However, there is a caveat to using movement in learning. Some movements can be noisy and distracting, like the fidget spinner craze of several years ago. Instead of these items, support movement with yoga balls, bouncy seat bands, wiggle cushions, or even encouraging learners to take a minute or two every hour to get up and stretch. These activities allow students the freedom to generate some movement without interrupting classroom focus.
4) Develop Basic Cognitive Skills
A successful learner has the ability to focus their attention on the information being presented. You can help students develop basic cognitive skills that they can build upon. A failure to process information affects a student’s ability to learn, read, and listen, but brain training exercises can lay a new foundation the student can draw on to learn.
There are online programs that provide individualized practice modules focusing on reading and language skills. However, as a teacher, using diverse instructional methods also increases cognitive development. Songs, repetition, visuals, kinesthetic instruction, and gamified content provide multiple ways for learners to engage with the material and retain the information they’ve learned.
5) Reinforce the Process Instead of the Results
Rather than focusing on the desired results of the learner you are teaching, focus on the learning process and the specific need of that learner. Build custom reports that reflect how learners engage with your eLearning content to reveal the extent of the learning that has taken place. If they’re having to repeat lessons or certain areas within the course, it might be worth evaluating how you can build learner readiness in that area for an optimal experience. Design courses with contextual learning experiences that allow learners to dive into applying a lesson to a real-life scenario. Recognize the efforts and not the innate retentivity the student displays. This will create a growth mindset that encourages and rewards hard work and dedication so learners are ready to receive and retain the information throughout the entire process, not just when it comes to cramming for an exam or evaluation.
As there are different learning styles across every group of students, one way of instruction is sure to work better for one type of learner than another. This is why diversified instruction and an accommodating learning environment are crucial to student success. It is for these reasons that a variety of engagement strategies need to be employed. They give every learner the opportunity to reach their potential.
Building a solution that encourages learner readiness, even remotely, is completely possible thanks to the continuous advancements and improvements in eLearning technology. Cutting-edge content coupled with a flexible and scalable learning platform can allow you to incorporate more engaging and interactive approaches to learning and present opportunities for collaboration and connection among learners and instructors.

========

• [Written problem A]: List the instructional methods that the passage on learner readiness gives as ways for learners to engage with the material and retain what they've learned.
• [Written problem B]: Quote the passage on learner readiness word for word, from "However, there is" up to and including "on to learn.".

• [Record list]:
========

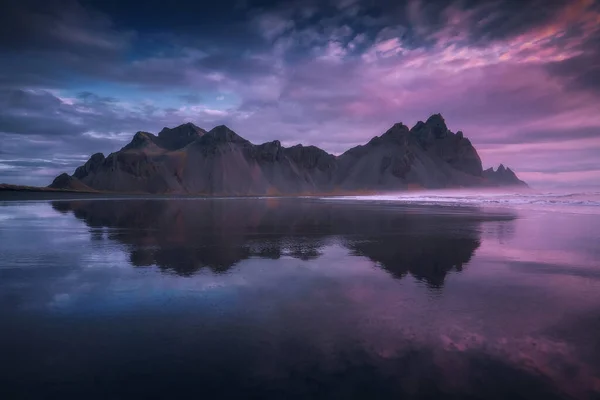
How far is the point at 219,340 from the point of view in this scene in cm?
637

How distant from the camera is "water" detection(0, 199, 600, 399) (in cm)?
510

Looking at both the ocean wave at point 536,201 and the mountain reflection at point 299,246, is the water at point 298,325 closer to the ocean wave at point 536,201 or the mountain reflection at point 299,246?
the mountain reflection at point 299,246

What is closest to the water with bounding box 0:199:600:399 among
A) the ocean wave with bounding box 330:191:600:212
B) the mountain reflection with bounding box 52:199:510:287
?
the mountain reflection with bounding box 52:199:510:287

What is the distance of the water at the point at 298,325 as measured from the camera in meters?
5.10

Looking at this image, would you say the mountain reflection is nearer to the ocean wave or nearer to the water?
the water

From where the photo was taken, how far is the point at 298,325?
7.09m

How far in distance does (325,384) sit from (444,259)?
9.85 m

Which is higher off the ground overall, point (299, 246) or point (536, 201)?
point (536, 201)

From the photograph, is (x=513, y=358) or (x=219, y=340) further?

========

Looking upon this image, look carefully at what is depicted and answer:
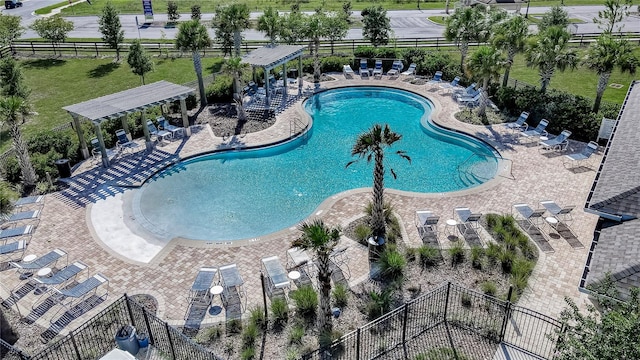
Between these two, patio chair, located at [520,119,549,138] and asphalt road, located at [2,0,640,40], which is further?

========

• [Expected output A]:
Songs
Repetition
Visuals
Kinesthetic instruction
Gamified content

• [Expected output B]:
However, there is a caveat to using movement in learning. Some movements can be noisy and distracting, like the fidget spinner craze of several years ago. Instead of these items, support movement with yoga balls, bouncy seat bands, wiggle cushions, or even encouraging learners to take a minute or two every hour to get up and stretch. These activities allow students the freedom to generate some movement without interrupting classroom focus.
4) Develop Basic Cognitive Skills
A successful learner has the ability to focus their attention on the information being presented. You can help students develop basic cognitive skills that they can build upon. A failure to process information affects a student’s ability to learn, read, and listen, but brain training exercises can lay a new foundation the student can draw on to learn.